**EXERCISE AIM**
Copy out the passage on the significance of the manufacturing sector below, word for word and in full.

Significance of Manufacturing Sector
- Manufacturing industries not only contribute to the modernisation of agriculture, which is the backbone of our economy, but they also help to minimise people’s heavy reliance on agricultural income by creating jobs in secondary and tertiary sectors.
- Industrial development is a prerequisite for our country’s unemployment and poverty to be eradicated. In India, public sector industries and joint ventures were founded on this principle.
- It also attempted to reduce regional inequities by building industries in tribal and underdeveloped areas.
- Exporting manufactured items boosts trade and commerce while also providing much-needed foreign currency.
- Countries that convert their basic materials into a diverse range of higher-value finished items are affluent. India’s prosperity depends on rapidly expanding and diversifying its manufacturing industries.
- Agriculture and industry are not mutually exclusive. They’re walking hand in hand. In India, for example, agro-industries have provided agriculture with a substantial boost by increasing productivity.
- They buy their raw materials from the latter and offer their products to the farmers, such as irrigation pumps, fertilisers, insecticides, pesticides, plastic and PVC pipes, machinery and tools, and so on.

**EXTRACTED INFORMATION**
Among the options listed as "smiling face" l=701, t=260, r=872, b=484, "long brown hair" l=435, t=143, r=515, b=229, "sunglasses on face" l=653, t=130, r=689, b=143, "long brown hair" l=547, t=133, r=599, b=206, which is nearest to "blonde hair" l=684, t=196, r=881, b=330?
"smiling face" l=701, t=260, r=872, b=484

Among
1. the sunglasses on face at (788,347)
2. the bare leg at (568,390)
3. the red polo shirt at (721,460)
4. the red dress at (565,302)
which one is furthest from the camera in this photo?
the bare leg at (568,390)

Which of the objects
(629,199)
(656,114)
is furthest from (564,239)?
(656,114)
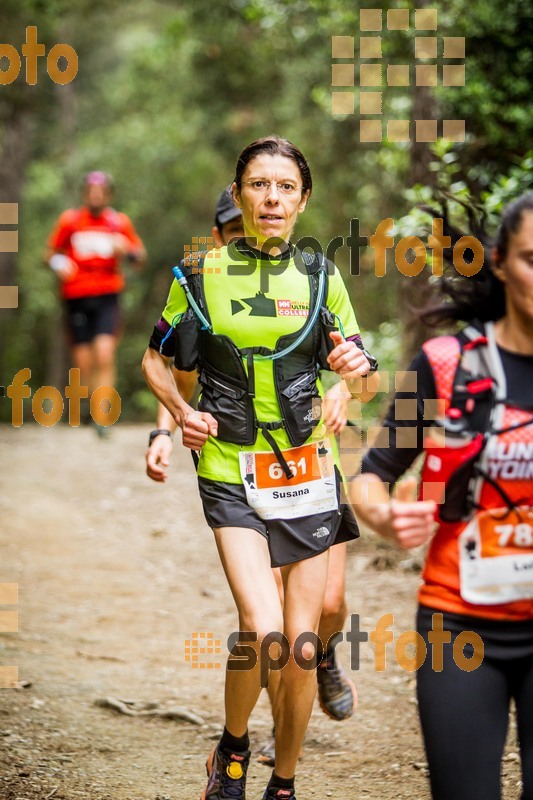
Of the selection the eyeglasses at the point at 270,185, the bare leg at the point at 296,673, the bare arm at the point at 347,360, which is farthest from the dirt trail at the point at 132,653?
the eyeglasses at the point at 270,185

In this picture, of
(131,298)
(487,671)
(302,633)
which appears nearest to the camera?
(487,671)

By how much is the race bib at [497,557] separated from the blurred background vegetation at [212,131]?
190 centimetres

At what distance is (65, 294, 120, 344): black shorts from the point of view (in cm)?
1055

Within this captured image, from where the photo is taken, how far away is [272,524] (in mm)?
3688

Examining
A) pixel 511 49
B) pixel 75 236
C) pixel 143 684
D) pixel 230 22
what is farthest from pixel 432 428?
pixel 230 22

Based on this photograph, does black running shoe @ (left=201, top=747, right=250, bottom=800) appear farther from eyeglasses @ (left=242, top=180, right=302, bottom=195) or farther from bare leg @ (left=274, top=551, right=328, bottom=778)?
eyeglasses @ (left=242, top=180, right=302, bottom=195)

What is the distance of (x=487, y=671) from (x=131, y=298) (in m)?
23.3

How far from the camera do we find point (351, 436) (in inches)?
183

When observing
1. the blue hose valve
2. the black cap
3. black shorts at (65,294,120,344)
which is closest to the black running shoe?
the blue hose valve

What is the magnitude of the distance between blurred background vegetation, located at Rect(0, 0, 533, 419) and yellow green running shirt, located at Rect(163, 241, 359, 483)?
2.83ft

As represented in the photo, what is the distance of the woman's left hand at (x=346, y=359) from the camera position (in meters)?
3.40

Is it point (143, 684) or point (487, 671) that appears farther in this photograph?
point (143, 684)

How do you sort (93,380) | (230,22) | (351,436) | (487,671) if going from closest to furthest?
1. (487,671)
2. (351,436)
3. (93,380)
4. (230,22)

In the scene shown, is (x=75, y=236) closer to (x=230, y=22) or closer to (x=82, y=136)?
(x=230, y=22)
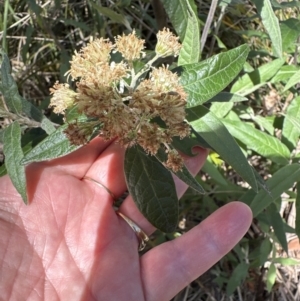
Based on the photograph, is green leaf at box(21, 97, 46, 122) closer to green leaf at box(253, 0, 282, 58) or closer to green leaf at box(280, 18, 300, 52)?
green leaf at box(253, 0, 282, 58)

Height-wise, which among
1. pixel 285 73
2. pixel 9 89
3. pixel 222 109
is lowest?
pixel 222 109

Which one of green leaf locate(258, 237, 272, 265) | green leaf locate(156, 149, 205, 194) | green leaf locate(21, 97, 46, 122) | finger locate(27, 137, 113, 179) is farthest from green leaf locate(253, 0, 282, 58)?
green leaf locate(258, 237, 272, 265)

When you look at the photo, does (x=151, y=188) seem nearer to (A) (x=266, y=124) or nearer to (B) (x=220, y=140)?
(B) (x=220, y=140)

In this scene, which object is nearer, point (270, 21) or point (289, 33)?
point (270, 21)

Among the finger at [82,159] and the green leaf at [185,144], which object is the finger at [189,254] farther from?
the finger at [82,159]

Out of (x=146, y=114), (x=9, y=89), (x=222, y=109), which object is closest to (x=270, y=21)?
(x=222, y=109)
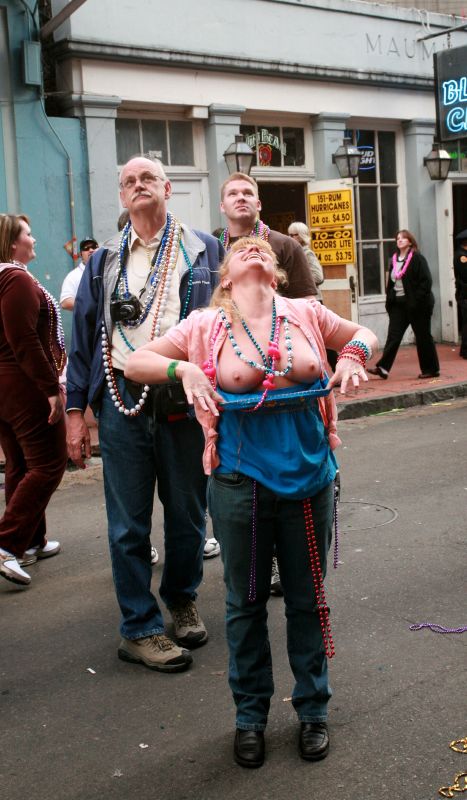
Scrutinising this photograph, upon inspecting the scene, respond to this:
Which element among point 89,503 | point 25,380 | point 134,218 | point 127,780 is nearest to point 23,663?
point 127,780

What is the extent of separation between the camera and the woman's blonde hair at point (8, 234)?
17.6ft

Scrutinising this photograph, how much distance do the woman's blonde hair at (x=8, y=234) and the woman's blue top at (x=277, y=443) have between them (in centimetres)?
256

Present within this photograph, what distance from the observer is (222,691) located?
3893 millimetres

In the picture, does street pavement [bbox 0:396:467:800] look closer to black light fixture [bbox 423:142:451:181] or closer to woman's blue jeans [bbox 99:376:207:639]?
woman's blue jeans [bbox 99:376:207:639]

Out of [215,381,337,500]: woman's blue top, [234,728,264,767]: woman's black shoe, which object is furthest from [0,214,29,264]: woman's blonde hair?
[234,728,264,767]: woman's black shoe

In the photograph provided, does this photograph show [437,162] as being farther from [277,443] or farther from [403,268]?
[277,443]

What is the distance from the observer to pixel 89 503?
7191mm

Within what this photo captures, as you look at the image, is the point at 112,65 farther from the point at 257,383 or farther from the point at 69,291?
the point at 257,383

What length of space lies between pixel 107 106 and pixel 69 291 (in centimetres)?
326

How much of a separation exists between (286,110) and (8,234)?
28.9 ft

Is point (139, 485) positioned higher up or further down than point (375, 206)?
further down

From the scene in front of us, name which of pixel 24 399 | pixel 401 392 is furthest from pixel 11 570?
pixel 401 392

**YOUR SOLUTION**
Significance of Manufacturing Sector
- Manufacturing industries not only contribute to the modernisation of agriculture, which is the backbone of our economy, but they also help to minimise people’s heavy reliance on agricultural income by creating jobs in secondary and tertiary sectors.
- Industrial development is a prerequisite for our country’s unemployment and poverty to be eradicated. In India, public sector industries and joint ventures were founded on this principle.
- It also attempted to reduce regional inequities by building industries in tribal and underdeveloped areas.
- Exporting manufactured items boosts trade and commerce while also providing much-needed foreign currency.
- Countries that convert their basic materials into a diverse range of higher-value finished items are affluent. India’s prosperity depends on rapidly expanding and diversifying its manufacturing industries.
- Agriculture and industry are not mutually exclusive. They’re walking hand in hand. In India, for example, agro-industries have provided agriculture with a substantial boost by increasing productivity.
- They buy their raw materials from the latter and offer their products to the farmers, such as irrigation pumps, fertilisers, insecticides, pesticides, plastic and PVC pipes, machinery and tools, and so on.